Something about reconfiguring

Something about reconfiguring


In one of the outtakes of the running documentary, ‘Running the Sahara’, a central character is chatting with the producer, Matt Damon.

Damon is marvelling at the ability or insanity of running day after day across sand dunes in infernal heat. He quips to one of the runners “I struggle to log ten miles in one hit”. The reply is measured and laconic, “you just need to reconfigure your relationship with pain”.

It’s a line that’s had plenty of replays amongst the crew with which I run. “Oh, that was tough? You just need to configure your relationship with pain”.

As people across the globe take the opportunity that the turning of a new year affords to create possibilities and resolutions, aspirations and ambitions, there’s wisdom to found in the words of that crazy runner of the Sahara. Not so much with regards to pain, but with the reshaping of our relationship with different things.

Sometimes configuring requires a tweak, sometimes a hard reboot. Sometimes a dial down, other times a switch on or off. Still other times, the use of one of those to create the possibility of the other.

There are moments we’re ‘gifted’ hard reboots that aren’t necessarily of our choosing, but I’ve found the turning of a year is an irresistible opportunity for healthy reflection.

I wouldn’t throw this out there as a blanket recommendation, but I’m beginning the year by turning the switch off a few things. Not forever and not necessarily for long, but as a conduit.
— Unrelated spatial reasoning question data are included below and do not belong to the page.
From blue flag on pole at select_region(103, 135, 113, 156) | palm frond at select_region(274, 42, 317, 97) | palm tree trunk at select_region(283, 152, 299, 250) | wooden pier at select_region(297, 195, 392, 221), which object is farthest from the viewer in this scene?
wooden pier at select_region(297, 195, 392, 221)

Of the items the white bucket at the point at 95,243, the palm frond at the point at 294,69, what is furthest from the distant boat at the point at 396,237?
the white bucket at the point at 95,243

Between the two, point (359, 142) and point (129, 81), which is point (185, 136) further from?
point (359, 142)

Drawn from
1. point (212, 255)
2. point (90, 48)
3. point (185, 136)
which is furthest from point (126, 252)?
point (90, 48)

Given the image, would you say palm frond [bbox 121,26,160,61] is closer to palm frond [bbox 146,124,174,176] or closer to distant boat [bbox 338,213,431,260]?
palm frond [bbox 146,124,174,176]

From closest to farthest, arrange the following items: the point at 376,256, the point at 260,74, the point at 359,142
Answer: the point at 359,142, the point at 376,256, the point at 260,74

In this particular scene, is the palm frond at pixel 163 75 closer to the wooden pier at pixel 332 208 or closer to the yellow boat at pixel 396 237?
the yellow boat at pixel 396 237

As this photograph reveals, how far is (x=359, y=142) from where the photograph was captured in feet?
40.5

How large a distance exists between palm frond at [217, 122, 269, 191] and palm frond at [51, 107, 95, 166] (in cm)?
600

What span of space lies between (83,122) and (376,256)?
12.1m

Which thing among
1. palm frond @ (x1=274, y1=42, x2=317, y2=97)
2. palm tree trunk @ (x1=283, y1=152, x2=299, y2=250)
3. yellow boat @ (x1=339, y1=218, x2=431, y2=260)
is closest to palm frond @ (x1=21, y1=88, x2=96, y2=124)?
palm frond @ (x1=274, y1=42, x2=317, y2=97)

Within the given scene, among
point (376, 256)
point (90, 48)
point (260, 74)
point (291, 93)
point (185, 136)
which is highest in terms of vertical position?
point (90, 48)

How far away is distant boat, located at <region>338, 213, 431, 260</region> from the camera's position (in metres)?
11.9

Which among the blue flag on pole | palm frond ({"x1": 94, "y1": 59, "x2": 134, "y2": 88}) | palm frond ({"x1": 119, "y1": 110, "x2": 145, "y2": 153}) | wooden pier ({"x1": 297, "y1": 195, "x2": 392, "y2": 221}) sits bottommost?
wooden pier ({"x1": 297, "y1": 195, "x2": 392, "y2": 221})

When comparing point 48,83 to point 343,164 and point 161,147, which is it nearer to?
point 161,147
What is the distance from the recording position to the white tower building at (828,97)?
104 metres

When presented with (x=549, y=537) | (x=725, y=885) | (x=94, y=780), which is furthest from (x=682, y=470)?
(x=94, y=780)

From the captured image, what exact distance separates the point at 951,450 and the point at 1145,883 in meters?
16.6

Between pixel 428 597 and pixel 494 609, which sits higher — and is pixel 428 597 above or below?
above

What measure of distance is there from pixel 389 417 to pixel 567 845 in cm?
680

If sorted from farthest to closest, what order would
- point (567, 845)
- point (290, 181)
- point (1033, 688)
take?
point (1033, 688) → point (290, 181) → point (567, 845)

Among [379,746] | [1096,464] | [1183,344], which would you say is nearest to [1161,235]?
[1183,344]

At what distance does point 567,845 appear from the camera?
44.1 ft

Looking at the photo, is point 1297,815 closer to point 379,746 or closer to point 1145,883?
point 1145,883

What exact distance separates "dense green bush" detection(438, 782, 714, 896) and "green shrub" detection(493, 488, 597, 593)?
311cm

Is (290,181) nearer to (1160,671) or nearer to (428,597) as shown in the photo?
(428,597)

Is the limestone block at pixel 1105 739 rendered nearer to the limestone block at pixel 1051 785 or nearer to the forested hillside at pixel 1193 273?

I’m doing it to help me configure my relationship with those things.

They’re not things I necessarily want to switch off (couldn’t if I wanted to), but for some personalities – perhaps mine’s one of them – it can be useful to do a hard reboot to reconfigure to levels of sustainable health.

If you’ve been smoking a pack a day, a 10% reduction probably isn’t your ultimate goal but, if you want to lose a couple of kilograms, a 10% caloric reduction maybe just the thing you’re after.

We develop strange relationships with things that go unchecked.

Most of us, given an opportunity to choose more time reading versus more time on social media would want to the scales to fall to reading. Unchecked, the result can be oppositely and profoundly imbalanced. Given the choice of introspective self-criticism or to be strengthened by the Holy Spirit in our inner being, most of us who have tasted the latter would forever eschew the former. Left to our own devices, though, and without continual configuring, we tend to self-sabotage. Not because we want to, just because it’s the places to which we mindlessly resort.

It’s why Paul begins Romans 12 with an appeal. A plea. A push towards wisdom and wholeness.

I appeal to you, therefore, brothers, by the mercies of God, to present your bodies as a living sacrifice, holy and acceptable to God, which is your spiritual worship. Do not be conformed to this world, but be transformed by the renewal of your mind, that by testing you may discern what is the will of God, what is good and acceptable and perfect.

Daily reconfigure your minds according to the values of the Kingdom of which you are now a citizen. Reset your words and actions from their old default and reestablish them in good ground.

Paul gives the instruction to make renewal a daily thing because it’s slow work that demands our continuous spiritual attention.

Going cold turkey on some things may be a good start to configuring, but it’s not always a possibility. Gradual reformation and slow work is usually the pattern. But a new year is a good pause to consider what might demand a hard reboot and what could do with a redefinition or repurposing.

Whichever it is for you, I hope you seize the turning of a year as another opportunity to revisit the patterns that you’ve formed with a willingness to consider whether they draw you into spacious places of grace and holiness and places of potential reformation. Or whether they demand the jettisoning of former things.

There are far greater heights to which you may soar in 2017, but they might just be facilitated by the reconfiguring you’re prepared to undertake right now. Perhaps not the sexiest way to kick off a year, but years generally last longer than a couple of weeks.